LA SINISTRA DOPO MIRAFIORI, SECONDA PARTE

L’accordo capestro, l’arroganza dei padroni, la sudditanza del Pd, le ambiguità Cgil, le nostre rivendicazioni.

Dopo il si all’accordo “consigliato” da Walter Veltroni, ecco che spunta il senatore Pietro Ichino, sempre del Pd, a dire che quanto imposto da Marchionne deve passare. «Prevedo - spiega sulle pagine de L'Espresso- che andrà come è andata a Pomigliano. Se invece vincesse il 'no', l'effetto più dannoso non sarebbe il taglio certo al programma 'Fabbrica Italia': sarebbe il messaggio di chiusura che verrebbe lanciato dall'Italia a tutte le grandi multinazionali».

È chiaro che queste previsioni sono sempre più nervose. Le ultime famose furono quelle di Epifani a riguardo del referendum di Pomigliano: «i lavoratori diranno ‘si’ al lavoro». Ma poiché c’era da dire si a un ricatto, e non al lavoro in sé, il plebiscito non ci fu (nonostante l’ambiguità della Cgil nazionale e il ‘si’ di quella campana) aprendo un capitolo nuovo nella storia del movimento operaio di questo paese.
Ma che dice l’accordo di così brutto da non doverci mettere neppure una firma tecnica, come propone Camusso in caso di vittoria del si? Posto che un sindacato con 6 milioni di iscritti avrebbe buone possibilità di sconfiggere questo ricatto dichiarando “gherra a s’egoismu” e “gherra a s’oppressore”, l’accordo è un vero attacco ai diritti democratici fondamentali dei lavoratori senza precedenti.

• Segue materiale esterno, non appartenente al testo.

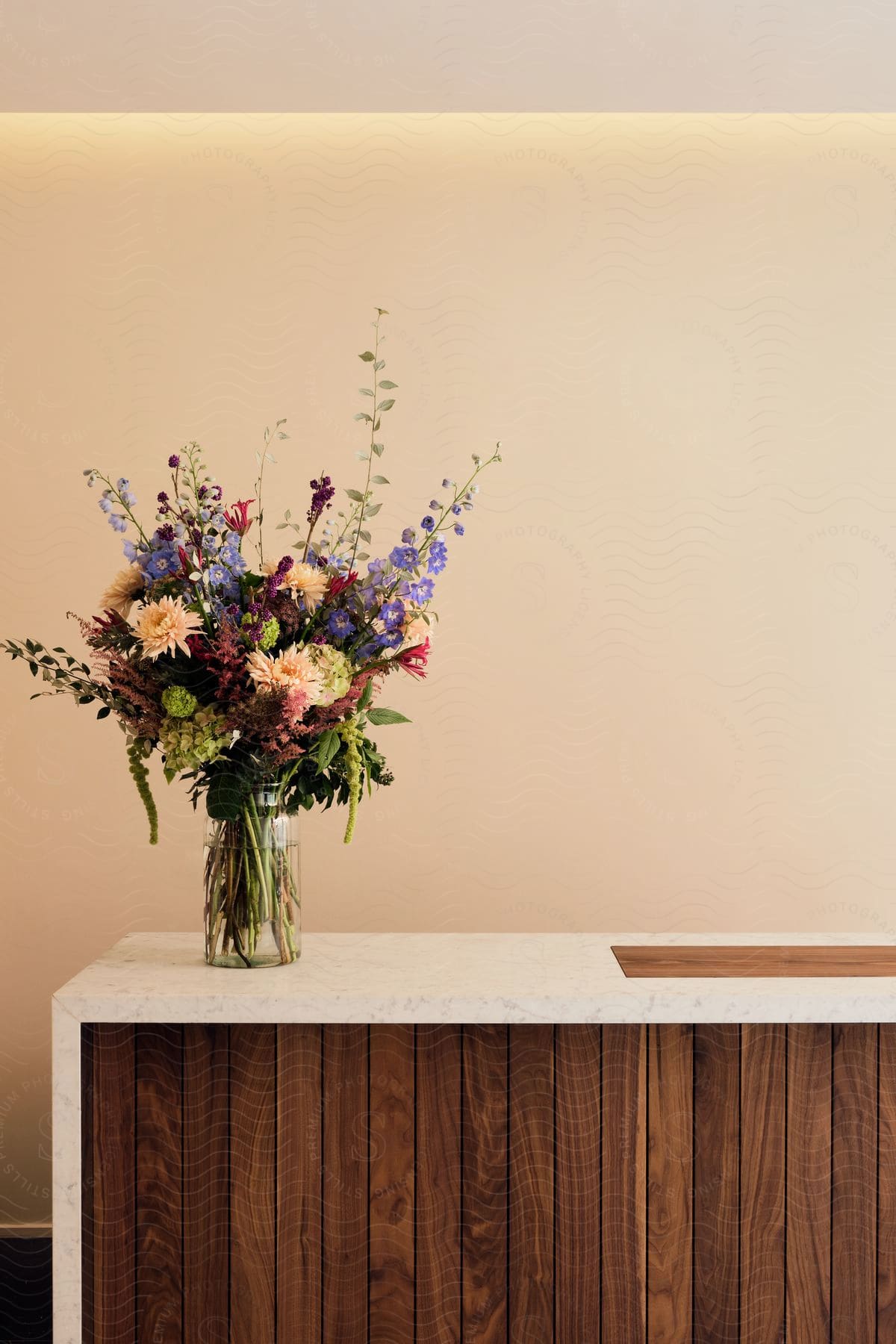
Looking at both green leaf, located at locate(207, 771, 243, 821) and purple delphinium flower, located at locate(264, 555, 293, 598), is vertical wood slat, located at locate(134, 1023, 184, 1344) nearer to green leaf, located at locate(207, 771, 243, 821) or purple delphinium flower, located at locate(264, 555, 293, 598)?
green leaf, located at locate(207, 771, 243, 821)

Se vince il ‘si’ si applicheranno solo le disposizioni di quest’intesa che scavalcano sia il contratto nazionale dei metalmeccanici (persino quello separato), sia l’accordo inter-confederale sulle Rsu del 1994. La Newco che assorbirà individualmente i lavoratori di Mirafiori non farà infatti parte nemmeno di Confindustria e questi non potranno più eleggere i loro delegati che invece saranno nominati dai sindacati che firmeranno l’accordo. Ma neanche qui Fim e Uilm (rispettivamente i metalmeccanici di Cisl e Uil) trovano un qualcosa per svincolarsi dal loro servilismo: dal momento che le Rsa saranno paritetiche i due sindacati gialli saranno in minoranza, uno in meno dei tre sindacati creati direttamente dall’azienda (cosa non consentita dallo statuto dei lavoratori) Fismic, Ugl e Sindacato dei Quadri Fiat.
Inoltre, si attacca il diritto di sciopero e si peggiorano le condizioni di lavoro con una metrica che aumenta la prestazione lavorativa, una riduzione delle pause da 40 a 30 minuti al giorno, un aumento delle ore di straordinario, una totale discrezionalità aziendale nella scelta della turnazione…senza nessuna garanzia sul futuro dello stabilimento.
La maggioranza della Cgil, per fortuna minoranza in Fiom vuole però mettere una firma tecnica. Così Fausto Durante: «se vince il sì fare un passo indietro firmando l'accordo per poi fare un passo avanti, qualora i rapporti di forza volgessero a nostro favore». Siamo alle solite! Per quanto ci riguarda pensiamo che i rapporti di forza si costruiscono o si influenzano con un ruolo attivo, non subordinandosi a chi ti vuole togliere contratto e diritti aumentando i suoi profitti e il tuo sfruttamento.
L’assenza di una rappresentanza politica del movimento operaio porta anche a questo, a una Cgil che non combatte. Se nell’articolo precedente abbiamo spiegato le necessità di una forza indipendente e di massa della sinistra di classe, è bene anche esplicare che tipo di programmi deve avere. Se la Fiat,il più grande gruppo industriale del paese, impone questa svolta di stampo fascista, siamo di fronte ad un passaggio epocale nella nostra storia. Se passa questa porcheria a rischio è l’intera democrazia, perciò la sinistra, tutta la sinistra sindacale e politica, deve trovare l’elemento unificante iniziando a rivendicare senza esitazione l’occupazione degli stabilimenti della Fiat e la nazionalizzazione sotto il controllo dei lavoratori. Un intervento pubblico che non somigli neanche lontanamente a quanto avvenuto nel passato, che ponga al centro chi ci lavora e che si fondi sulla sapienza operaia e della ricerca di questo paese per la riconversione funzionale all’ambiente e agli interessi della collettività.